19 June 2006

Towards greater local control of the public school system

UPDATE: Newsbreak magazine has published the following piece in its online edition. It can be accessed here.

TWO weekends back, an engrossing discussion regarding the sorry state of the public school system took place (and continues to) in Dean Jorge Bocobo’s blog. The discussion started with the question: If every year the national government spends P120 billion on a centrally-managed public school system that has been underproviding on basic education services for decades, is there a better way?


I say there is, and it is about giving greater local control of the public school system to communities that will demand for it.

Take Naga City, for example, and imagine the possibilities: The P120 billion annual outlay translates to P6,667 per student, or P233 million for the city’s 35,000 elementary and high school students. Together with the P40M being spent by the city government annually, with P273 million

1. we can bring down the number of teachers from 1,200 to 1,100 by streamlining the curriculum (which translates to a workable teacher-student ratio of 32); and

2. raise the starting monthly salary of all teachers to P20,000—already higher than what call centers give. But everyone will have to meet higher teacher recruitment standards, start as locally-funded contractual teachers, and will have to prove themselves based on their student’s achievement test results prior to regularization. And that is just for starters.

A centrally-managed system for the long run will continue to yield the same inadequate results. Today, DepEd with its 400,000 workforce is the biggest bureaucracy in the national government, and will only continue to grow bigger as it tries to keep up with the rising school-age population. It will increasingly become difficult to manage such a bureaucracy, and expect it to respond to unique challenges that differ by locality. Moreover, there is very little chance to exact accountability over education outcomes from an organization whose local divisions and districts respond more to their regional and national superiors rather than the local communities they serve.

What opportunities come with demand-driven devolution of basic public education?

1. Local officials will become responsible for education outcomes in their respective localities. Non-performing school officials and teaching staff can be removed from service if they continually fail to deliver results. Performance of the public school system becomes an election issue, and parents can choose to remove local elective officials on the basis of unacceptable outcomes.

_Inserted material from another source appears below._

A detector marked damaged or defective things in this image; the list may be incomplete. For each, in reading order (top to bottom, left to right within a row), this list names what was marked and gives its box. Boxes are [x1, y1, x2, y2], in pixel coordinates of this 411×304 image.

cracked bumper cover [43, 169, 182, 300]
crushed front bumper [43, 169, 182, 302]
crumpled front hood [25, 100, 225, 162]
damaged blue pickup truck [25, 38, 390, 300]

2. Local control also means greater consciousness over local needs that must be addressed, as well as locally available solutions to priority problems. In Naga, for instance, there is the possibility of creating an expanded voucher system that will optimize existing capacities: putting a cap on ideal class size in the public school system on the one hand, and redirect excess enrolment back to private schools on the other.

3. National and local funding for education can be aligned, and increased. Since the local DepEd and the local government becomes part of a single organization, common education targets can be set, and the resources required to attain the targets allocated more efficiently and effectively. For cities, their national share from the DepEd and the Special Education Fund being allocated through local school boards becomes a common education fund. More so with provinces, which are today’s winners in the IRA allocation scheme. (Cities and provinces are entitled to the same level of IRA—23% of the total—but there are now twice more cities than there were 10 years ago. On the other hand, only two new provinces were created over the same period.) Thus, because they become accountable for public education, governors can be motivated to share their Local Development Funds (which is 20% of the total IRA) to augment their comparatively smaller SEFs.

Of course, this scheme has its own pitfalls. One is the country’s mixed experience with decentralization under the 1991 Local Government Code, which devolved agriculture, health and social services, as correctly pointed out by a fellow blog commenter. Another is the fear that the system will be politicized. But these are manageable risks. That is why there is need to implement this selectively, demand being the primary criterion.

When local communities and their leaders demand for, and are given local control over public education, it is greater power that comes with even greater responsibilities. But when local stakeholders have a bigger voice in governance—which is what Naga has been pioneering in the Philippines under the leadership of Mayor Jesse Robredo—there are enough mechanisms for ensuring that the local state will behave and exercise this power responsibly.